Aim of the task: Do any lines in the data below contain "conducted"? If so, copy every one of them.

Records for this exercise:

************

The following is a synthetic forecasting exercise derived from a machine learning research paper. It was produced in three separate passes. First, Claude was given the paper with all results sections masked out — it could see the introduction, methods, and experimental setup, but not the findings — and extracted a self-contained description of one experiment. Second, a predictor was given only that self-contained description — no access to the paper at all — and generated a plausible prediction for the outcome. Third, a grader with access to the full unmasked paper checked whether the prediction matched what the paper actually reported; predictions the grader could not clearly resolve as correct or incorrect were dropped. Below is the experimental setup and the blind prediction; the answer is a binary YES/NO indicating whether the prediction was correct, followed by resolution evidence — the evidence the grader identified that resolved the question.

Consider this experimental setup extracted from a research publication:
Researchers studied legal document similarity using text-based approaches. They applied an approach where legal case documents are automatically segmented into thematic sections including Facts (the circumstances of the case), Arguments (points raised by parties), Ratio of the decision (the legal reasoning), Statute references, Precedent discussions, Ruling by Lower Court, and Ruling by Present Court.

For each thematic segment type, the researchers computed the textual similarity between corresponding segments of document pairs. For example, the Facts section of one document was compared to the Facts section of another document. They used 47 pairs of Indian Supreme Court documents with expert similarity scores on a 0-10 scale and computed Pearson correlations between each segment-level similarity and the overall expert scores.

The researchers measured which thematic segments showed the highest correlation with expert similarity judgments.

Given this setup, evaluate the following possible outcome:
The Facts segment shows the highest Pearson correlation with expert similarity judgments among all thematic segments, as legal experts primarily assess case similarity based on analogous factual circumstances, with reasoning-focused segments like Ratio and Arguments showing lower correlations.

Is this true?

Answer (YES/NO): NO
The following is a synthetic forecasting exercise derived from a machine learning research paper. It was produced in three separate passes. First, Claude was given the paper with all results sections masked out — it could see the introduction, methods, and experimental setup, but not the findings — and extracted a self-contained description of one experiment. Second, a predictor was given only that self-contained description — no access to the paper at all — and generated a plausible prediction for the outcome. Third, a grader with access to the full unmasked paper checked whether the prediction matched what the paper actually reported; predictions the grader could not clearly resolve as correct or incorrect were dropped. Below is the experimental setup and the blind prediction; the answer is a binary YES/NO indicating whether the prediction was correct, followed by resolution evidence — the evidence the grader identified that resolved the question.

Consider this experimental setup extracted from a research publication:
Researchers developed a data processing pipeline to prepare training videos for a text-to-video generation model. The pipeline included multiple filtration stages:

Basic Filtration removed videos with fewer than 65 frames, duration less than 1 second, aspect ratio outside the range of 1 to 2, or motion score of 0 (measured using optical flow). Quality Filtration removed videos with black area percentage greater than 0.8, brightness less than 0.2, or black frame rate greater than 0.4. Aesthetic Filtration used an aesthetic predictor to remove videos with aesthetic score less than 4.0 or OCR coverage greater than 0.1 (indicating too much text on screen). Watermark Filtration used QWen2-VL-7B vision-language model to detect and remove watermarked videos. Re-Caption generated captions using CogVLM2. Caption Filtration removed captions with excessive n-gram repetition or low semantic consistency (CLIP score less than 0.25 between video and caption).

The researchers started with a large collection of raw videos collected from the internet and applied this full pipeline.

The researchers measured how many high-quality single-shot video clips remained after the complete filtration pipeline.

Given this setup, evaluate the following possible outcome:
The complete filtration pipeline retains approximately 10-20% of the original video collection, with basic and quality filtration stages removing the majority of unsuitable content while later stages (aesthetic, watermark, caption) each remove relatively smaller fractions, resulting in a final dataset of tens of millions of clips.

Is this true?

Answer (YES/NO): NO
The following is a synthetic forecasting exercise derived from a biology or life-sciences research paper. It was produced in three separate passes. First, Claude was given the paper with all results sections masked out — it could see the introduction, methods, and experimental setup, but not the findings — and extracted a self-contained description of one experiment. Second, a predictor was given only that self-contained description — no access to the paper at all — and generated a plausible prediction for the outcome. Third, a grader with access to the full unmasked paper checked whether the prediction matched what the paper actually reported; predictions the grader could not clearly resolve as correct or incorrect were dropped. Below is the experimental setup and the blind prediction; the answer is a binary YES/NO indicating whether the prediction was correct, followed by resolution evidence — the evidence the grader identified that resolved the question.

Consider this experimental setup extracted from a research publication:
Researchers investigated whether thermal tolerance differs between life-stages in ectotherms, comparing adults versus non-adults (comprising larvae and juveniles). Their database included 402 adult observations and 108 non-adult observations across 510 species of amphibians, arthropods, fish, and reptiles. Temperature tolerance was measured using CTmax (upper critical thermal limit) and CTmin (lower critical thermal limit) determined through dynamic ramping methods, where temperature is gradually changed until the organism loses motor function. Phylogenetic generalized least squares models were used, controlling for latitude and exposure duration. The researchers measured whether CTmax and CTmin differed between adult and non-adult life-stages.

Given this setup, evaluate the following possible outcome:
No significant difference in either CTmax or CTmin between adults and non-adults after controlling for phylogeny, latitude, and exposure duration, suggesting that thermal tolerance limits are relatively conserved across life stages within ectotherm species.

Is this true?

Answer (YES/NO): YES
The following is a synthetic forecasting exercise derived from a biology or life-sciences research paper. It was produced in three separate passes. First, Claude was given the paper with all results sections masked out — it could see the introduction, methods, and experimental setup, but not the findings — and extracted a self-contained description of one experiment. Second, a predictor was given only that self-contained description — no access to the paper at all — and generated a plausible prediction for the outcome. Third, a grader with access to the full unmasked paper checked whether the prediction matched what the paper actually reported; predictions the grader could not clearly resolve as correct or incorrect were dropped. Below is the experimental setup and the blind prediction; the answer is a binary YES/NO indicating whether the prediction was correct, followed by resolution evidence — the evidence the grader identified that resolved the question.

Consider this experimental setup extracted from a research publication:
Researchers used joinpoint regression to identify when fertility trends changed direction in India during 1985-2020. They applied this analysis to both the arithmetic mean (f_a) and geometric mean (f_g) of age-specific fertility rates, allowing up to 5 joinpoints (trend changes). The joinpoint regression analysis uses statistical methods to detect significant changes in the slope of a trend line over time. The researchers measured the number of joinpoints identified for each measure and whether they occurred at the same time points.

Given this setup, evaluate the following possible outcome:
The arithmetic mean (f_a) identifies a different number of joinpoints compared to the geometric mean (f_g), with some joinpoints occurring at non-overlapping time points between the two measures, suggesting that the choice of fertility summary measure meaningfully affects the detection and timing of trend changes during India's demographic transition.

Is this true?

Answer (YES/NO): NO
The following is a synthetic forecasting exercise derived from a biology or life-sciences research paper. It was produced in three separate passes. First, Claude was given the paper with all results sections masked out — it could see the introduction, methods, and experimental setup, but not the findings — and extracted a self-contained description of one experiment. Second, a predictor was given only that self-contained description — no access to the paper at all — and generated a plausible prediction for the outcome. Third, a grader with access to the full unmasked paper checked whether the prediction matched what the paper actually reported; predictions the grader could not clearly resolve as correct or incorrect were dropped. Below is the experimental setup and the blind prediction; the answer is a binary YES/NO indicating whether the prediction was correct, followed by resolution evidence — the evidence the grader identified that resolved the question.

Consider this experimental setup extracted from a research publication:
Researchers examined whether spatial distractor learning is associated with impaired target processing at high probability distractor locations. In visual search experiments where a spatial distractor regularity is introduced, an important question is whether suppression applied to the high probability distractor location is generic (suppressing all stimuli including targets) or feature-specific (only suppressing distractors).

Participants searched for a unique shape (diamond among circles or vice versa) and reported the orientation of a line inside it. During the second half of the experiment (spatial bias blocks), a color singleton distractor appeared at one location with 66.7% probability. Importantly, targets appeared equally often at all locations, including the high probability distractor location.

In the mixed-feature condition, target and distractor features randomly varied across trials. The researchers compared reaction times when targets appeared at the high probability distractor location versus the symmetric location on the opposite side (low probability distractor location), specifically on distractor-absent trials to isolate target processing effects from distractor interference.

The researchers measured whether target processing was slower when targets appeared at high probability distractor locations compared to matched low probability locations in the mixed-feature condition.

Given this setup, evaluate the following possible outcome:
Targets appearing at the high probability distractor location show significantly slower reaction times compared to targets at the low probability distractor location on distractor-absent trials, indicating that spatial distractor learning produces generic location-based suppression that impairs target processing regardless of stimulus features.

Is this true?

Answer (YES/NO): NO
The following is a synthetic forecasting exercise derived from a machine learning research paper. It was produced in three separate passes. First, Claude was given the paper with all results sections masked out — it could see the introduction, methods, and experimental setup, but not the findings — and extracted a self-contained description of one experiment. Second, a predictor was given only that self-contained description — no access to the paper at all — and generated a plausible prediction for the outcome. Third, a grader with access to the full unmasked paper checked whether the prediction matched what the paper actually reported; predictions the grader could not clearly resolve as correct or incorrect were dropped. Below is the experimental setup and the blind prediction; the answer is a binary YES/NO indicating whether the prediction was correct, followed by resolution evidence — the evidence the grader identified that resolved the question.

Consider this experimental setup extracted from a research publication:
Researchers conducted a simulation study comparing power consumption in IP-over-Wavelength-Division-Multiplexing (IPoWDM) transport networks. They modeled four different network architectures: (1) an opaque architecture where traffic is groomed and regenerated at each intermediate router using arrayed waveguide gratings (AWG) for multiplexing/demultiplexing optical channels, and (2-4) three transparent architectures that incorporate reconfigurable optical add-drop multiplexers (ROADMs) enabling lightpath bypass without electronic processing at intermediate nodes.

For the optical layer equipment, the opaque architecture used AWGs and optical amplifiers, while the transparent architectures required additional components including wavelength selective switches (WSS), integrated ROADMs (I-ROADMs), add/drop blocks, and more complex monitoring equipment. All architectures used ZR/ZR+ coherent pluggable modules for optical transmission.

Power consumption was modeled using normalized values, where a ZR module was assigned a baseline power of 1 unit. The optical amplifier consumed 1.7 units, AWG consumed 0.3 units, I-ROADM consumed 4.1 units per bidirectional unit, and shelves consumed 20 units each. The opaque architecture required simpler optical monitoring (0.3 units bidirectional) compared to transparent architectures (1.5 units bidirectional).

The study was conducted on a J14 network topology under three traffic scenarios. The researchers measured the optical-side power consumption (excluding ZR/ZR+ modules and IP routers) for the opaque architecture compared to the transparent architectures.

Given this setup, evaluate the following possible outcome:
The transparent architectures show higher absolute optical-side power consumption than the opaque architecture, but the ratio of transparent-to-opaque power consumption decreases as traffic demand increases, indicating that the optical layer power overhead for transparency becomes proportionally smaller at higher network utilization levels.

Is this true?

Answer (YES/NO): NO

************

Answer section:
Researchers conducted a simulation study comparing power consumption in IP-over-Wavelength-Division-Multiplexing (IPoWDM) transport networks. They modeled four different network architectures: (1) an opaque architecture where traffic is groomed and regenerated at each intermediate router using arrayed waveguide gratings (AWG) for multiplexing/demultiplexing optical channels, and (2-4) three transparent architectures that incorporate reconfigurable optical add-drop multiplexers (ROADMs) enabling lightpath bypass without electronic processing at intermediate nodes.
The study was conducted on a J14 network topology under three traffic scenarios. The researchers measured the optical-side power consumption (excluding ZR/ZR+ modules and IP routers) for the opaque architecture compared to the transparent architectures.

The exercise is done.